Abelian state-closed subgroups of automorphisms of m-ary trees

TL;DR

This paper characterizes abelian, self-similar subgroups of automorphisms of m-ary trees, showing their closure forms a finitely presented module over m-adic integers and analyzing their structure in special cases.

Contribution

It proves that the closure of such subgroups is a finitely presented module over Z_m[[x]] and classifies their structure when torsion-free or cyclic, especially for prime m.

Findings

Closure is a finitely presented Z_m[[x]]-module.

Torsion-free closure is a finitely generated pro-m group.
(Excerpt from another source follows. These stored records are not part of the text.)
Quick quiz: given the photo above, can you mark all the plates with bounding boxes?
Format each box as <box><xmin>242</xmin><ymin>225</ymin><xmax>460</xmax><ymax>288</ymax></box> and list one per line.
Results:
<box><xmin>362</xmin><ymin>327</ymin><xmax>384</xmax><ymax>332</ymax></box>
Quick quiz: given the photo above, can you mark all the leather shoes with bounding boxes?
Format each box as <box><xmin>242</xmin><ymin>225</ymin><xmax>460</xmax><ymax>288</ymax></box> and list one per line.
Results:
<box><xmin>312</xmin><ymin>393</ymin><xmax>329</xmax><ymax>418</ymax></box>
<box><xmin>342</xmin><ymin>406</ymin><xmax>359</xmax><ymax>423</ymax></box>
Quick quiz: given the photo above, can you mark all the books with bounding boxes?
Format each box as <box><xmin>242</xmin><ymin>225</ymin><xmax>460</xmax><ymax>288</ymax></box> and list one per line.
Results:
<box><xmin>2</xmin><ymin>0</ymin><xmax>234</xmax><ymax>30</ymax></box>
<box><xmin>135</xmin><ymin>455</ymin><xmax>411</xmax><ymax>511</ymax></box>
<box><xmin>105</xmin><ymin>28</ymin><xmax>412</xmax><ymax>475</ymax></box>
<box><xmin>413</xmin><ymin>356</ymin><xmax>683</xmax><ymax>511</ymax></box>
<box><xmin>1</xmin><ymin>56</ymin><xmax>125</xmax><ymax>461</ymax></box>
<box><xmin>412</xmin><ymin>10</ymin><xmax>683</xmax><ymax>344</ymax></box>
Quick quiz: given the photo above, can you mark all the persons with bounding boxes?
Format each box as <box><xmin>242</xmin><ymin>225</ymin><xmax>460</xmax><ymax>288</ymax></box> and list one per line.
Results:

In prime m cases, groups are conjugate to specific types.

Abstract

The group A_{m} of automophisms of a one-rooted m-ary tree admits a diagonal monomorphism which we denote by x. Let A be an abelian state-closed (or self-similar) subgroup of A_{m}. We prove that the combined diagonal and tree-topological closure A* of A is additively a finitely presented Z_m [[x]]-module where Z_m is the ring of m-adic integers. Moreover, if A* is torsion-free then it is a finitely generated pro-m group. The group A splits over its torsion subgroup. We study in detail the case where A* corresponds to a cyclic Z_m[[x]]-module and when m is a prime number, we show A* to be conjugate by a tree automorphism to one of two specific types of groups.